Выбрать главу

Помнится, это было первое упоминание о Соне в его дневнике. И о том, что на фронте не до любви, Борис Васильевич (сколько же ему тогда было? Двадцать четыре? Нет, больше. Двадцать шесть!) писал вполне уверенно и серьезно.

Через несколько месяцев он бы этого уже не сделал.

А вот чувство внутреннего протеста и досады, что где-то кто-то будет долечивать его оперированных, стремление все до конца сделать самостоятельно, — это он еще тогда в себе заметил. И это осталось — все сам! Наверно, будь он конструктором, он пытался бы весь самолет, от пропеллера до хвостового оперения, собрать сам, один, хоть это и невозможно.

Да и в современной хирургии такое становится все менее возможным. Скоро, наверно, хирург подойдет к столу, увидит строго ограниченный белой стерильностью кусок человеческого тела, разрежет, сделает, зашьет. Или, может, зашьют даже другие? Несколько утрировано, конечно, но к тому идет. А Архипову хочется иного: встретить человека, изучить, прооперировать, выходить и выпустить здоровым. Не зря же Соня говорит: «Земским врачом бы тебе быть». А разве плохо?

«10 августа

Из полка привезла раненых санинструктор Федосеева. Я уже слышал о ней. Хрупкая девчонка. Как она вытащила этого стокилограммового Курочкина? У нее талия, как у него шея, сантиметров, наверно, сорок. Училась в балетной школе. На фронт пошла добровольцем.

11 августа

У Лучинина из грудной клетки удалил лучик от ордена Красной Звезды. Он попросил припаять и прикрепить к рубашке. Отдал нашим мастерам-умельцам из роты выздоравливающих, пусть хоть расшибутся, да сделают.

14 августа

Жаль Бабенского. Чего я сто́ю? На ноге у него появились бронзовые полосы и пятна. Надавливаю — не бледнеют. Из ран приторно-сладковатый запах. Газовая гангрена! Почему так молниеносно? Ампутирую. Не решаюсь отправить в тыл. Ночью погиб, не приходя в сознание. В вещевом мешке — справочник для поступления в вуз. Поздно я, сукин сын, поймал у него газовую. Не пригодный я хирург к войне.

17 августа

Набиров придумал портативные двухъярусные станки-вагонки для носилок. Беда с носилками. Крадут их у нас

Сержант Данилачин. Ранена бедренная артерия. Сшил сосуды. Появился пульс. Эвакуировал. Послал с ним письмо с просьбой сообщить, как у него будут дела. Ужасно все-таки ничего не знать о своих оперированных.
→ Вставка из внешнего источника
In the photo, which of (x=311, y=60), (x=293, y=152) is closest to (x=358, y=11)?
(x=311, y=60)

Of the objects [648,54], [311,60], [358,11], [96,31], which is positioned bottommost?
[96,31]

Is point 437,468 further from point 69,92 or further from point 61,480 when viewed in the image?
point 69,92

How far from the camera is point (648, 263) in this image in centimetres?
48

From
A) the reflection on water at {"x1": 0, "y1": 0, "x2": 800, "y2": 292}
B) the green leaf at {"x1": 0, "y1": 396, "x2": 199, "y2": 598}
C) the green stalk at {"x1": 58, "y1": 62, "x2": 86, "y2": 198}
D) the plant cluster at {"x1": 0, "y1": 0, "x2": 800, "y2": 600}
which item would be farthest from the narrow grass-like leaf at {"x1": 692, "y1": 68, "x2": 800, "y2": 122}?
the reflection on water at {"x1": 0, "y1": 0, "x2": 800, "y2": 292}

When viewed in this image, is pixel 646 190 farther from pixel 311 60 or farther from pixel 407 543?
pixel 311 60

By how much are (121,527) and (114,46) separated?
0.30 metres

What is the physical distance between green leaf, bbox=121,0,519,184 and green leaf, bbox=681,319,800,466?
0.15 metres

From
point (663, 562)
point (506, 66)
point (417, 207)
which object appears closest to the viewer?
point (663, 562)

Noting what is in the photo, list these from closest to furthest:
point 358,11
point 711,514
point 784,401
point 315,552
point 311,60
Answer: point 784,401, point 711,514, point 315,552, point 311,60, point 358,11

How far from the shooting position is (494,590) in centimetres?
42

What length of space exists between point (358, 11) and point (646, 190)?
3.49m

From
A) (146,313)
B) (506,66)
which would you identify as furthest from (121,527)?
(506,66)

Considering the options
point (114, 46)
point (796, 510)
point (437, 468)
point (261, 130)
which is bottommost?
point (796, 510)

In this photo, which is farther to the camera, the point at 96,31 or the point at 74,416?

У Цветкова ранена трахея и гортань. Кормим через нос.

22 августа

Мои ребята помаленьку овладевают оперативной техникой, но запретил им под страхом смерти без меня ампутировать. За два месяца они сделали столько операций, сколько в мирных условиях не сделают и за три года. Больше всех радует Квятковский. Неустанный и с искрой в голове.

25 августа

Жарко. Оперируем под открытым небом. Под кроной огромного дуба. Ему лет сто.

Когда разбомбило палатку, помог Соне Черевичной перенести ее чемодан. Он оказался таким тяжелым, что я его уронил, он раскрылся — одни книги. Соня сконфузилась и покраснела. Бывает же кожа такого необычного цвета. С персиком сравнивать — старо, а с чем еще?»

Больше в дневнике записей о Соне Черевичной не было. Не было и мудрых высказываний на тему о том, что на фронте для любви места нет. Оказалось, что ей, голубушке, как и подвигу, всюду место.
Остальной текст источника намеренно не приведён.